Q: What does the Capacity utilization health – disk space check do?This particular health check looks at cluster level disk usage and ensures it doesn't exceed the threshold.
Q: What does it mean when it is in an error state?For vSAN, If this check has a warning or error, it may means there is no enough free storage capacity and the deployment of new virtual machines may fail, or any component rebuild operations may not be allowed. If the cluster is running out of space, like exceeding 99% full, the running virtual machines may crash with pending question and any R/W IO may fail.
For vSAN Direct, if this check has a warning or error, it may mean there is no enough free storage capacity, and the creation of CNS volumes may fail.
Thresholds definition
On this page, vSAN ops threshold and host rebuild threshold are defined as below:
- vSAN ops threshold = Total space - Operations reserve
- Host rebuild threshold = Total space - Operations reserve - Host rebuild reserve
* Note that in some cases the Host rebuild threshold can be equal to the vSAN ops threshold, such as in VMC deployments, because the feature of host rebuild reserve is not needed for VMC deployments.
The thresholds definition is:
When host rebuild reserve is disabled:
- Red: MIN(90% of total capacity, vSAN ops threshold)
- Yellow: = MIN(70% of total capacity, Host rebuild threshold)
When host rebuild reserve is enabled:
- Red: MIN(90% of total capacity, Host rebuild threshold)
- Yellow: = MIN(70% of total capacity, 80% of Host rebuild threshold)
Q: How does one troubleshoot and fix the error state?The first step is to ensure that all the storage is valid, that there are no missing capacity devices, and ensure that the vSAN datastore capacity is what you expect it to be. There a 3 options to recover a full vSAN datastore situation as detailed below:
- Download VM(s) to local workstation to free up space on vSAN datastore:
- Identify the full disk/diskgroup.
- Identify VM(s) residing on the full diskgroup.
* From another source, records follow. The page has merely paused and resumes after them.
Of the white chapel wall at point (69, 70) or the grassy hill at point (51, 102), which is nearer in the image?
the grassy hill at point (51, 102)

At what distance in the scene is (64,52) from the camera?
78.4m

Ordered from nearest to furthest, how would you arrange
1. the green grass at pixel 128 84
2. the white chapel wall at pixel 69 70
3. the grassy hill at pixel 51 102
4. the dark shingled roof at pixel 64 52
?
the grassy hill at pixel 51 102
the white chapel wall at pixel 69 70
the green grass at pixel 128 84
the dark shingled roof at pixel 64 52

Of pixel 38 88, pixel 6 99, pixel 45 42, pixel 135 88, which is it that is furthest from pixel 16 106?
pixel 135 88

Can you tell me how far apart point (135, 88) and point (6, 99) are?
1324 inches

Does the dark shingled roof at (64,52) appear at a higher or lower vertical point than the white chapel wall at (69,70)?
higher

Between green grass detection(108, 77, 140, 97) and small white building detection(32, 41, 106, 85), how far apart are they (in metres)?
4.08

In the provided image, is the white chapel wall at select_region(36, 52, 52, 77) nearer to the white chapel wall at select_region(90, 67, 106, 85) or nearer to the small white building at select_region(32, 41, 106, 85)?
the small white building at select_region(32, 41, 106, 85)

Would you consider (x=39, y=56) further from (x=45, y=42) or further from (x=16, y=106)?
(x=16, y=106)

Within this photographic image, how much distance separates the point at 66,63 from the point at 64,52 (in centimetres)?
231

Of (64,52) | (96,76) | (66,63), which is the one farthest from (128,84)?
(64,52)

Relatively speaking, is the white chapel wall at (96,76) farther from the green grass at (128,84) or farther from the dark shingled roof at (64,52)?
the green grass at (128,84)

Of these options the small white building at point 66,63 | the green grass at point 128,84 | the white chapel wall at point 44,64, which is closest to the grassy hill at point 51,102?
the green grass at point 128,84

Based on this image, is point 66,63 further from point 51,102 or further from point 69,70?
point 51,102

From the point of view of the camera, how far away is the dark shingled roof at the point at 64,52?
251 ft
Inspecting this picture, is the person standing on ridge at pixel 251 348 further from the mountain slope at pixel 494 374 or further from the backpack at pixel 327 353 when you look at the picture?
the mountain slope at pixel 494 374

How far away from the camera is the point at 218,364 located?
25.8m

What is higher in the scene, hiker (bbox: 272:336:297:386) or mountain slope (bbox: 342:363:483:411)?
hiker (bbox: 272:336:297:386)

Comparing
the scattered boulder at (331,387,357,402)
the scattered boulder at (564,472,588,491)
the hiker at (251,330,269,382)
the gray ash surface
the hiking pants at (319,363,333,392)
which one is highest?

- VM must be healthy. If they are orphaned or inaccessible, then select a different VM to free up space.
- VM must have namespace reservation usage of less than 10MB.
- Power off [for VMs with a pending question, answer 'cancel'].
- There may be multiple questions - all must be answered.
- If hostd is non-responsive/hung, this method may not work.
- Download the VM to your local workstation.
- verify download is complete and contains all VM data.
- Delete the VM on vSAN.
- Power-off VMs to free up resources on vSAN:
- Gracefully power off VM(s). This will delete the swap files associated with those guests and free up some space.
- Once enough VMs have been powered off, svMotion VMs to alternate storage.
- If alternate storage is not available, delete unnecessary guests to free up additional space.
- Expand vSAN Direct datastore capacity.
If vSAN servers have available slots for additional drives and disks are available, add disks to the vSAN Direct storage to expand capacity. This is typically the easiest option if the appropriate resources are available.
Caveats
- vSAN has limited functionality when full.
- When diskgroups in the cluster are full, VMs that reside on those diskgroups will experience failures for any operations that require space, such as storage vMotion. Other operations may take significantly more time to complete than they would in a healthy cluster.
- Recovered space may not be reflected in the UI.
- When pursuing methods of recovery that delete swap files above, manually confirm via CLI.